程序消消乐 · 2026-04-07 17:36:25 发布

第三章：Claude Code CLI 语义召回机制与后台自动抽取代理

第三章：Claude Code CLI 语义召回机制与后台自动抽取代理

第三章：Claude Code CLI 语义召回机制与后台自动抽取代理

系列说明：本章深入两个最有设计感的子系统——语义召回（用 Sonnet 选择相关记忆）和后台抽取代理（对话结束后自动提取记忆）。两者都体现了"用 AI 管理 AI 记忆"的设计思路。

一、为什么需要语义召回？

MEMORY.md 索引只有 200 行，但随着时间积累，记忆文件可能有数十甚至数百个。
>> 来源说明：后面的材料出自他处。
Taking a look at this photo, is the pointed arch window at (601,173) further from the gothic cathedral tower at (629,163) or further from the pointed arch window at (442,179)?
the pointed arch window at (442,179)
系统面临一个矛盾：

全部加载：token 消耗过高，大量不相关记忆稀释上下文质量
仅靠索引：索引行只有 ~150 字符，细节不足以做准确判断
关键词匹配：对自然语言描述的记忆效果差

解决方案：召唤另一个 AI（Sonnet）来做语义相关性判断。

二、记忆扫描：`scanMemoryFiles()`

语义召回的第一步是扫描所有记忆文件，获取元数据。

源文件：memdir/memoryScan.ts

export async function scanMemoryFiles(
  memoryDir: string,
  signal: AbortSignal,
): Promise<MemoryHeader[]>

export type MemoryHeader = {
  filename: string        // 相对路径（如 feedback_testing.md）
  filePath: string        // 绝对路径
  mtimeMs: number         // 修改时间戳（毫秒）
  description: string | null  // frontmatter 中的 description
  type: MemoryType | undefined
}

2.1 扫描实现

const MAX_MEMORY_FILES = 200
const FRONTMATTER_MAX_LINES = 30  // 只读前 30 行，不读全文

export async function scanMemoryFiles(memoryDir, signal) {
  const entries = await readdir(memoryDir, { recursive: true })
  const mdFiles = entries.filter(
    f => f.endsWith('.md') && basename(f) !== 'MEMORY.md',  // 排除索引本身
  )

  const headerResults = await Promise.allSettled(
    mdFiles.map(async (relativePath): Promise<MemoryHeader> => {
      const filePath = join(memoryDir, relativePath)
      const { content, mtimeMs } = await readFileInRange(
        filePath,
        0,
        FRONTMATTER_MAX_LINES,  // 只读前 30 行，高效
        undefined,
        signal,
      )
      const { frontmatter } = parseFrontmatter(content, filePath)
      return { filename: relativePath, filePath, mtimeMs, ... }
    }),
  )

  return headerResults
    .filter(r => r.status === 'fulfilled')
    .map(r => r.value)
    .sort((a, b) => b.mtimeMs - a.mtimeMs)  // 按修改时间新→旧排序
    .slice(0, MAX_MEMORY_FILES)              // 上限 200 个
}

关键优化：注释说明了"Single-pass"设计：

“readFileInRange stats internally and returns mtimeMs, so we read-then-sort rather than stat-sort-read. For the common case (N ≤ 200) this halves syscalls vs a separate stat round.”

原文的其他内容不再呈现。